I considered my words carefully. "I hardly think this is the time for the Noldorin people to petition the Teleri for aid."

"I don't intend that this should be the sole—or even primary—purpose," he replied. "And from what I've been told of your idea, this wasn't your intention either; rather, you saw our role in giving as well as receiving aid. Of course, you were innocent of the situation in Alqualondë when you proposed this, seeing it as an exchange of equals with no debt on either side. Now, I'd say—and I'm sure you'll agree?—that in the wake of the kinslaying, there is a debt, so much that we must go, even if we return empty-handed."

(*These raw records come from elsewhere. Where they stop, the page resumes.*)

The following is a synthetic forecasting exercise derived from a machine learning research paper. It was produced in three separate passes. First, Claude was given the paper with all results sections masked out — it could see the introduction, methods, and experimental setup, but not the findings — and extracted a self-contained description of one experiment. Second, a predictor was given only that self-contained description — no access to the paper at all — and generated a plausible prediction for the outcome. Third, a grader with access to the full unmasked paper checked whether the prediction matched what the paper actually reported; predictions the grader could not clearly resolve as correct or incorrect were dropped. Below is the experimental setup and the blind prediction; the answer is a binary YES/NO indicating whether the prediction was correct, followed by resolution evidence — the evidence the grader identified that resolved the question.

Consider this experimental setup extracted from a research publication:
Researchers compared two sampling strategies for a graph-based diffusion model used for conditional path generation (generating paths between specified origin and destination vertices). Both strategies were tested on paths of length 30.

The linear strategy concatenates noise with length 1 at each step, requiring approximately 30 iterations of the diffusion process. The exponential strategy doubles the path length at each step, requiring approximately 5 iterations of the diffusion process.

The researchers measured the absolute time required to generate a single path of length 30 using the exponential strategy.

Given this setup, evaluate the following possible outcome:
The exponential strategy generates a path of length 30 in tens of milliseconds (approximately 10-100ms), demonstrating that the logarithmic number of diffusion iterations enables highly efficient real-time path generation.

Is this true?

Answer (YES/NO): NO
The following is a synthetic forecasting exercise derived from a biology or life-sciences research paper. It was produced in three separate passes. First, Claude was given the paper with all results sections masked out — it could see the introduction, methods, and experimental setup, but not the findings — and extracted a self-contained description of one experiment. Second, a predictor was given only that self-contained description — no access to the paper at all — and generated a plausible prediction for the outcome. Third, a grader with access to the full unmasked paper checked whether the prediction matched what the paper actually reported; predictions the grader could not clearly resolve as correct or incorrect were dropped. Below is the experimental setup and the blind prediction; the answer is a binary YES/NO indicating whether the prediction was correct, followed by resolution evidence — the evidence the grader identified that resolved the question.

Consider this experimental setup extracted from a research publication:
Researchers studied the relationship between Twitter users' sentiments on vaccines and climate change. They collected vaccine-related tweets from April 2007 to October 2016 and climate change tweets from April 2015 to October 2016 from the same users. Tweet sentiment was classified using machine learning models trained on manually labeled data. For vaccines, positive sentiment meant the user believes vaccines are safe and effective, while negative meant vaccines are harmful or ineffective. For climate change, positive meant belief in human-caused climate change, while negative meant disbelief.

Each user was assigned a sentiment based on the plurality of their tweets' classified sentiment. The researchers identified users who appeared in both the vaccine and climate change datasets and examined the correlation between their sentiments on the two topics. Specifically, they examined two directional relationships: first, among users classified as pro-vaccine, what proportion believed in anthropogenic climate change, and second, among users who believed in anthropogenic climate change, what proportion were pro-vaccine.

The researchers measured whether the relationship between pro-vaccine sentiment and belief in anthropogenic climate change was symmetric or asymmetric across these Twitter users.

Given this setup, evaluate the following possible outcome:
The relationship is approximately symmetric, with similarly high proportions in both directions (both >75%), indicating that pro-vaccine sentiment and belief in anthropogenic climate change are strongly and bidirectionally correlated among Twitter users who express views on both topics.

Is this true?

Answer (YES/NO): NO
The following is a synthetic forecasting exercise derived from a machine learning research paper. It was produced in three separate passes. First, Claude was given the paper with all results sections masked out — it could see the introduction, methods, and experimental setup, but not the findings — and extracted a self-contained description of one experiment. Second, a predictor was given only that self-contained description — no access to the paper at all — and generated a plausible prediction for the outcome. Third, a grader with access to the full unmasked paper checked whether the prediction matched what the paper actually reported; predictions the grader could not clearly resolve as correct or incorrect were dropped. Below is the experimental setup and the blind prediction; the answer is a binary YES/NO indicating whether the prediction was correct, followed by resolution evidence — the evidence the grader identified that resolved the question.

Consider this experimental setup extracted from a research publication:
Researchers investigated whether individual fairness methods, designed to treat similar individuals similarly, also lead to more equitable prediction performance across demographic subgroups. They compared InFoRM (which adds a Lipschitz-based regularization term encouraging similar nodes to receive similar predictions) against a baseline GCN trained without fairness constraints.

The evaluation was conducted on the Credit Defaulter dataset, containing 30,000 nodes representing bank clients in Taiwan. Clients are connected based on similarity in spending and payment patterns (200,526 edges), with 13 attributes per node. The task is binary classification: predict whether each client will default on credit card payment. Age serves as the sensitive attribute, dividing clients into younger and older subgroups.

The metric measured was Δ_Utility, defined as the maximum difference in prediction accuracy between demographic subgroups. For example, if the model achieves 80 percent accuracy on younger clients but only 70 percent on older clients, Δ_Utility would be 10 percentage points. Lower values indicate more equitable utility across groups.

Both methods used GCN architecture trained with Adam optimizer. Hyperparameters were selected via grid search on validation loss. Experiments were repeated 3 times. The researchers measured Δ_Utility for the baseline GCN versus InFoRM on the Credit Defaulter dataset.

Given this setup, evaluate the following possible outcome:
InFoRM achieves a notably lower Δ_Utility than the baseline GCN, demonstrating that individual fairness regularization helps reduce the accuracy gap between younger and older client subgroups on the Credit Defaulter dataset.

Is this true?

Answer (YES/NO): NO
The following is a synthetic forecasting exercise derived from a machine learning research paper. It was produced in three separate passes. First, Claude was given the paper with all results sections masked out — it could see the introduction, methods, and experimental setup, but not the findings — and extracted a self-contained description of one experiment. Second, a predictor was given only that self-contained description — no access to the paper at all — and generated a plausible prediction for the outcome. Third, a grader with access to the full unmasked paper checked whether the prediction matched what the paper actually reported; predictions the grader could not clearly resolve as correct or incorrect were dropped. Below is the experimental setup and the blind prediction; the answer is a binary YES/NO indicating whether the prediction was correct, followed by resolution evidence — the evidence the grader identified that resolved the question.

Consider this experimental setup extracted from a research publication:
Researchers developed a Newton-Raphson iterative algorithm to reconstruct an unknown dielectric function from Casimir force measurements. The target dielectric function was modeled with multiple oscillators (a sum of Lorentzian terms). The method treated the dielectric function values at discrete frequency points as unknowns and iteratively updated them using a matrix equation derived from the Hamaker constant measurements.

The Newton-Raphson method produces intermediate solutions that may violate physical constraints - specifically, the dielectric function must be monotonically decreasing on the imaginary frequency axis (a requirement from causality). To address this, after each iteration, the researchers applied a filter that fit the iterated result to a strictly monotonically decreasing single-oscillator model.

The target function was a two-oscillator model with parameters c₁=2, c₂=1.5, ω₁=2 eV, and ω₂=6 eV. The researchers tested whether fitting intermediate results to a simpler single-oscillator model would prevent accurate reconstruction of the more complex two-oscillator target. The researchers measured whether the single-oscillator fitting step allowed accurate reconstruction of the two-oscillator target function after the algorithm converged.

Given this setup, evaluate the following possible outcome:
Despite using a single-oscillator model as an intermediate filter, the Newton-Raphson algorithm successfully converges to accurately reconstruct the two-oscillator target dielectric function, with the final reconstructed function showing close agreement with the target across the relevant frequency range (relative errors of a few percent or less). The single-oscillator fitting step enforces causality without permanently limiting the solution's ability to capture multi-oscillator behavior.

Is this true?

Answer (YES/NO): YES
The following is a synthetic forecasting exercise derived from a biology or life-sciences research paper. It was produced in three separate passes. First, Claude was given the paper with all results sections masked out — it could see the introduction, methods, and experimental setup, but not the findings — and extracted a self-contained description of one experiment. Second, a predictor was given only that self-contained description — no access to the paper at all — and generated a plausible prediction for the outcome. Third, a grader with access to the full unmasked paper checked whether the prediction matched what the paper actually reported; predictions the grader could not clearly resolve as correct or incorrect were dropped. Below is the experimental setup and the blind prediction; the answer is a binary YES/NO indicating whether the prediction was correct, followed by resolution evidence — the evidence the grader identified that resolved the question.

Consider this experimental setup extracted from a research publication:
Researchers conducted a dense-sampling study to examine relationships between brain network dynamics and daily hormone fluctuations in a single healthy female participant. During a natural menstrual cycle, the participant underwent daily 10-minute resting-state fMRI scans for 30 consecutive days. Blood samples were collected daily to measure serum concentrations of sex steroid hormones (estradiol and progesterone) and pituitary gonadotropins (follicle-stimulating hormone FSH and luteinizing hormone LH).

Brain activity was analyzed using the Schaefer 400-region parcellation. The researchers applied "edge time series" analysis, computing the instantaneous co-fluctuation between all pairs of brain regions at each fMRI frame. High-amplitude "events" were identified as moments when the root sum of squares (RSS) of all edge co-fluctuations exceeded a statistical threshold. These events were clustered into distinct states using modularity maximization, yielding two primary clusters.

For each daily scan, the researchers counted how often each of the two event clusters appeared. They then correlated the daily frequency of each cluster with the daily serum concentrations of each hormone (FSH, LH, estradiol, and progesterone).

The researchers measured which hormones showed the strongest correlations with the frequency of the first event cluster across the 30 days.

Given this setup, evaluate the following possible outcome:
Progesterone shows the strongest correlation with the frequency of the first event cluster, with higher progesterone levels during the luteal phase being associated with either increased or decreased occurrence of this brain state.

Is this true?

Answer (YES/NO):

Kinslaying. I flinched at the neologism: It both united the Teleri to us as our brethren—an idea that, before the departure of the exiles, would have been controversial—and dredged forth the ancient Quendian verb slay, once used in reference only to the bodies found in the forest that had been killed by the Dark One. It was a wet, sprawling verb that onomatopoeically referred to the fact that such killings always involved the festooning of trees with the victim's innards. I cursed the linguist who had reanimated that one, even as I knew that our words for death—conveying either civilization or happenstance—were inadequate.

As was debt, I realized: a polite word for a favor owned, now too large and complex for so small a sound. After all, we were blameless in the atrocity at Alqualondë; where was the debt? And yet none of us doubted that it was owned, and many of us questioned if it could ever be paid. And so we let the darkness grow silent and thick upon the road that joined Tirion to Alqualondë, heavy and impenetrable as a velvet curtain fallen shut, when we should have rushed to their aid at Arafinwë's first report.

As it was, Arafinwë did not give me the option of accepting or refusing my own mission. He'd been listening more than I’d realized to my report of our needs and his time for me was short and his instructions brusque. "I offered you the kingship, Anairë," he said. "You refused. As your king, I instruct you to journey to Alqualondë, to make peace with my wife's family as well as can be, and to offer any succor we are able to offer, even if you must take the food from your own mouth to feed theirs." I suspect my eyebrows popped up in surprise; so he had learned something at his father's knee when it seemed all he was doing was weaving frail friendships amid his brothers. He stood. He did not have the small retinue of scribes and pages to attend him as his father and brother had been attended. The chair was not eased out from his backside but barked loudly against the floor; his eyes sparkled madly with horror and exhaustion. "I have much to do to ensure that the Noldor remain, that we may even offer aid or exist to be rebuked."